These exclusions will apply to any housing program that utilizes HUD regulations found in 24 CFR 5.609.

Asset Exclusions:

One notable change is that 17 of the income exclusions were modified to add text that explicitly states that these income sources are also excluded as assets.

The following 27 income exclusions were modified to clarify that the income exclusion is also excluded as an asset.

  • Food stamps
  • Alaska Native Claims Settlement Act Payments
  • Income from Certain Submarginal Land
  • LIHEAP Payments
  • Grand River Band of Ottawa Indians Income Distributions
  • Per Capita Shares from Judgement Funds
  • Agent Orange Settlement Funds Payments
  • Maine Indian Claims Settlement Act
  • Earned Income Tax Credit (EITC)
  • Indian Claims Commission Payments
  • Vietnam Veteran Children Allowances
  • Crime Victim Compensation
  • School Lunch and Child Nutrition Act Benefits
  • Seneca Nation Settlement Payments
  • Cobell Settlement Payments
  • Individual Development Account
  • Federal Major Disaster or Emergency Assistance

Asset Exclusions Impact

 

Aligning with HUD’s treatment of federal tax refunds as an excluded asset (Section F.4.e, page 52 of H 2023-10) it would appear that if any of the above excluded assets were deposited into another household asset such as a checking account, then the amounts must be subtracted from the account value that it was deposited in when determining net family assets.

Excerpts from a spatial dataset
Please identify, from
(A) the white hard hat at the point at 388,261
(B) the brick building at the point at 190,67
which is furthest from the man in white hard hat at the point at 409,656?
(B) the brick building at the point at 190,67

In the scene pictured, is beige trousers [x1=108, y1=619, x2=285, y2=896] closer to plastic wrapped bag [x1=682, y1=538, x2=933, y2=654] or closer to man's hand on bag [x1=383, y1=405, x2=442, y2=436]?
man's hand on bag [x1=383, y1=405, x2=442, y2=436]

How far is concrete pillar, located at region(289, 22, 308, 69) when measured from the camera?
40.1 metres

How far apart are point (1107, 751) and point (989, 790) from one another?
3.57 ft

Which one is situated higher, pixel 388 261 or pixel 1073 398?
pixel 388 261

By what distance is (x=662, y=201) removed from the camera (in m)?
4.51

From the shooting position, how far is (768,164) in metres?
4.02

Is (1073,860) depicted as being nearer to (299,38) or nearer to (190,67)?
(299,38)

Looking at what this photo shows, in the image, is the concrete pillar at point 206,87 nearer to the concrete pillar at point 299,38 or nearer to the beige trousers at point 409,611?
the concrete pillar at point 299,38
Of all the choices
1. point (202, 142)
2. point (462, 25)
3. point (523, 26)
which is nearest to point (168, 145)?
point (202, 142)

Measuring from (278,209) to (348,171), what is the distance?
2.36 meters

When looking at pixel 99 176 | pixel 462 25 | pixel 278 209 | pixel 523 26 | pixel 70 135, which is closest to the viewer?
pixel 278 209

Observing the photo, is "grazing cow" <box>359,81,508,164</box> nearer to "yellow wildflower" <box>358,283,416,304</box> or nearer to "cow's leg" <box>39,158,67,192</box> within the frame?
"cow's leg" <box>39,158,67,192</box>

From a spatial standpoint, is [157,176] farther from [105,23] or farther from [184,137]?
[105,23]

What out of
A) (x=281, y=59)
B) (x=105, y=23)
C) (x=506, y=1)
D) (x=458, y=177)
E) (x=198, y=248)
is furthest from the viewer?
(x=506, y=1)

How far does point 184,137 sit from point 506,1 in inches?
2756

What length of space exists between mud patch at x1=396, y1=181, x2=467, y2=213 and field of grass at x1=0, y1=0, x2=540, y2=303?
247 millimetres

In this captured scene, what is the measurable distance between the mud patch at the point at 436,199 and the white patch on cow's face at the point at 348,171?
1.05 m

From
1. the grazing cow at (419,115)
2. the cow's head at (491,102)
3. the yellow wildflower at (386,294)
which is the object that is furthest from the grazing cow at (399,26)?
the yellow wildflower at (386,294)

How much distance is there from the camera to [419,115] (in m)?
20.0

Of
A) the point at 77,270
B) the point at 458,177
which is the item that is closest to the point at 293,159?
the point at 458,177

**Set task A**
According to the passage on HUD asset exclusions, where does HUD treat federal tax refunds as an excluded asset?
**Set task B**
Reproduce the passage on HUD asset exclusions from "The following 27" up to and including "Tax Credit (EITC)".

**Written response A**
Section F.4.e, page 52 of H 2023-10.

**Written response B**
The following 27 income exclusions were modified to clarify that the income exclusion is also excluded as an asset.

  • Food stamps
  • Alaska Native Claims Settlement Act Payments
  • Income from Certain Submarginal Land
  • LIHEAP Payments
  • Grand River Band of Ottawa Indians Income Distributions
  • Per Capita Shares from Judgement Funds
  • Agent Orange Settlement Funds Payments
  • Maine Indian Claims Settlement Act
  • Earned Income Tax Credit (EITC)